Data Lineage and Asset Understanding
Critical data assets should maintain a complete record of their origin and evolution. Metadata should detail the creation process – how, when, why, and where the asset was initially constructed – and this information should be inherited by all derivative assets.
Consistent application of security classifications and usage restrictions can minimize the need for extensive scanning and tagging processes.
Emerging Solutions for Data Lineage
Several companies are pioneering solutions to address these challenges. Cyberhaven offers a tracing solution to retroactively determine data file lineage. Secure Circle ensures that files transferred to portable devices retain the access controls established for their source systems. Manta focuses on establishing lineage by continuously analyzing the software algorithms used to create derivative assets.

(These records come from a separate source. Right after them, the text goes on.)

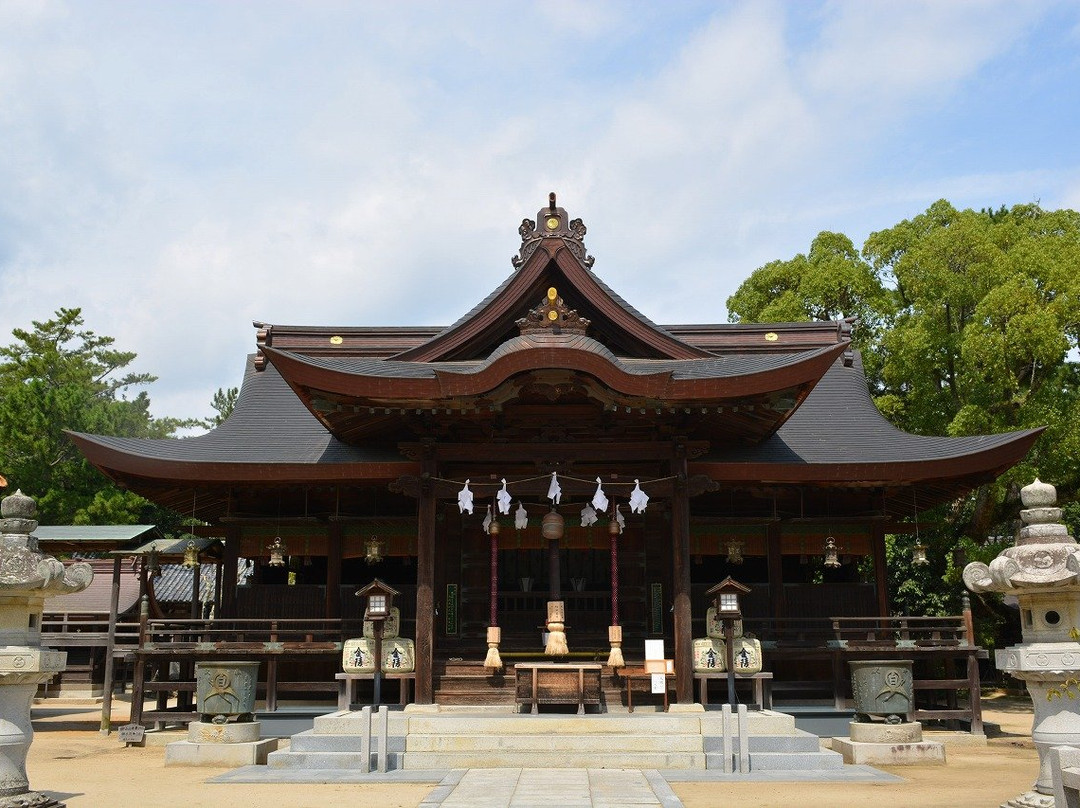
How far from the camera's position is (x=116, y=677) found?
1234 inches

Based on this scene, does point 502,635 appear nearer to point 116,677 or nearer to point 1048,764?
point 1048,764

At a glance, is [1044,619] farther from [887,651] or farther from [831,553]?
[831,553]

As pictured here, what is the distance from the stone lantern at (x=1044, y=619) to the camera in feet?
28.2

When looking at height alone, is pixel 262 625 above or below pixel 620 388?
below

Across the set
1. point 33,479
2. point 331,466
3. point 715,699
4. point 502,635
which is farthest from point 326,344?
point 33,479

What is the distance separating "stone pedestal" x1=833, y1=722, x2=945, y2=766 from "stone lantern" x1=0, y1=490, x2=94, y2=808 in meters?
10.1

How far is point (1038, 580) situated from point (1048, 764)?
1.62 m

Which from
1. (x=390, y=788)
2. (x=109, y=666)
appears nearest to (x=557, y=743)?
(x=390, y=788)

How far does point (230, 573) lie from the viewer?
1830 centimetres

Policy-as-Code and Metadata Management
Platforms like Stacklet, Accurics, Bridgecrew, and Concourse Labs are emerging as policy-as-code vendors, enabling enterprises to populate and maintain consistent metadata schemas during application development.

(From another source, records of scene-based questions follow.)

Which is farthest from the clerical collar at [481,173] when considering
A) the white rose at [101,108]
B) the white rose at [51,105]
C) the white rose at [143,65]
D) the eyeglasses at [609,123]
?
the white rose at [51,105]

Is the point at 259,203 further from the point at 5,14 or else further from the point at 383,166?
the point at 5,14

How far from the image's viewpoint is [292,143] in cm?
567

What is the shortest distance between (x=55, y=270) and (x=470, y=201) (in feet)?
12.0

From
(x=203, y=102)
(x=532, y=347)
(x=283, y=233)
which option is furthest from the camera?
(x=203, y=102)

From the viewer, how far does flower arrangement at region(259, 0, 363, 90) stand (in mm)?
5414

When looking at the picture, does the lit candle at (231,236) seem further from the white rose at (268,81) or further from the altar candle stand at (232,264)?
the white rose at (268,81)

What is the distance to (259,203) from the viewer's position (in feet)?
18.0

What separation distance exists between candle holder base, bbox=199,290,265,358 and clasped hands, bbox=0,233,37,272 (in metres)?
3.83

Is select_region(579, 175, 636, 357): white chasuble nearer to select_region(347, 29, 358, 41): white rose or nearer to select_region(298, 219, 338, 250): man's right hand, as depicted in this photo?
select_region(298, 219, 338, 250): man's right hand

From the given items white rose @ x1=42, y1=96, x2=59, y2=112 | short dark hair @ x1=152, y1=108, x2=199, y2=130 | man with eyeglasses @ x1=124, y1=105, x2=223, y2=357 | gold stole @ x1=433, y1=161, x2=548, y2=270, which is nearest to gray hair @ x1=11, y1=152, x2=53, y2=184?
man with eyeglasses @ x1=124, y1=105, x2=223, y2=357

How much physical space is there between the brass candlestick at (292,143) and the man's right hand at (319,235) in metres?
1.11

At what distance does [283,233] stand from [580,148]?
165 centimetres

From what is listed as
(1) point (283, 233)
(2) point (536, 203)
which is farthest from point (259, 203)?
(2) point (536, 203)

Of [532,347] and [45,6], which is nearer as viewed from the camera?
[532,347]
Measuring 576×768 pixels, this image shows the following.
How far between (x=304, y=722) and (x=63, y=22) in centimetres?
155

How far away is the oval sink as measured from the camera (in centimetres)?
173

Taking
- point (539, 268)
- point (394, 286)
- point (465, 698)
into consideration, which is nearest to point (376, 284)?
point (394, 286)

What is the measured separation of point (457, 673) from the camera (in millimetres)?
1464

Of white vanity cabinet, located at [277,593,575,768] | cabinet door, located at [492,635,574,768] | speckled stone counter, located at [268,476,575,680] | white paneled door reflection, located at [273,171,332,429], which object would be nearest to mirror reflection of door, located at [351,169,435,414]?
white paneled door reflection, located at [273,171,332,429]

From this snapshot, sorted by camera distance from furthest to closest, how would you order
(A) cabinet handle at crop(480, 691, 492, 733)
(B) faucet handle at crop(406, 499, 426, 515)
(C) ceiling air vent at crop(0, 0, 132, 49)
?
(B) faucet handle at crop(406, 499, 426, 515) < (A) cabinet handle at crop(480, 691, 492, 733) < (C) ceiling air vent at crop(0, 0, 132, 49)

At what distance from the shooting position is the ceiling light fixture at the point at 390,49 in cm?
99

Continuous Security Assessment and User Behavior Monitoring
New tools are also providing continuous insights into the security of data hosting environments. Kenna Security integrates threat intelligence with existing security tools to assess infrastructure vulnerabilities. Traceable monitors user behavior, API interactions, and data movements to detect potential misuse.
The Human Perimeter
In today’s cloud-centric, device-agnostic, and collaborative environment, people represent the primary security perimeter. The retention surface – encompassing access permissions and authorization privileges – defines the scope of potential data exposure.
Authomize analyzes user privileges and suggests ways to mitigate privilege escalation. Okera enables data stewards to manage entitlement rights on an asset-specific basis. CloudKnox, Ermetic, and Sonrai Security provide privilege management capabilities within public cloud platforms.
Self-Defense Mechanisms and Automated Policy Enforcement
A next-generation DMP framework will equip data stores with self-defense mechanisms leveraging enriched metadata, specialized service subscriptions, and customized applications to regulate usage scenarios.
Automation is crucial for accelerating responses to security events and reducing the burden on security teams. However, inconsistent policy enforcement across multiple tools can lead to confusion and undermine security effectiveness.
The Need for Policy Brokerage Services
Abstracting policy administration into centralized brokerage services would streamline enforcement. However, the lack of accessible APIs for existing tools complicates the discovery, normalization, and orchestration of procedures.
Developing configurable policy brokerage services capable of orchestrating asset-specific responses is a key area for innovation.
Regulating Human-Data Interactions
Customized low-code applications, RPA software bots, and data service APIs can further regulate human interactions with sensitive data, restricting how data is sourced, transformed, and shared.
The Path Forward: From DLP to DMP
The transition from DLP to DMP will be an iterative process. New tools and capabilities will emerge gradually. Security teams should initially integrate these capabilities with existing practices and eventually replace legacy DLP solutions.
Delaying a comprehensive reimagining of data security as a DMP problem is not advisable. Many foundational practices – metadata enrichment, hosting environment surveillance, entitlement management, and automation – can be implemented today using cloud-based services.
Proactive adoption of these practices will position organizations to benefit from emerging DMP capabilities.
Disclosure: Sid Trivedi is a board member of Stacklet and CloudKnox; they are Foundation Capital investments. Mark Settle is an advisor to Authomize.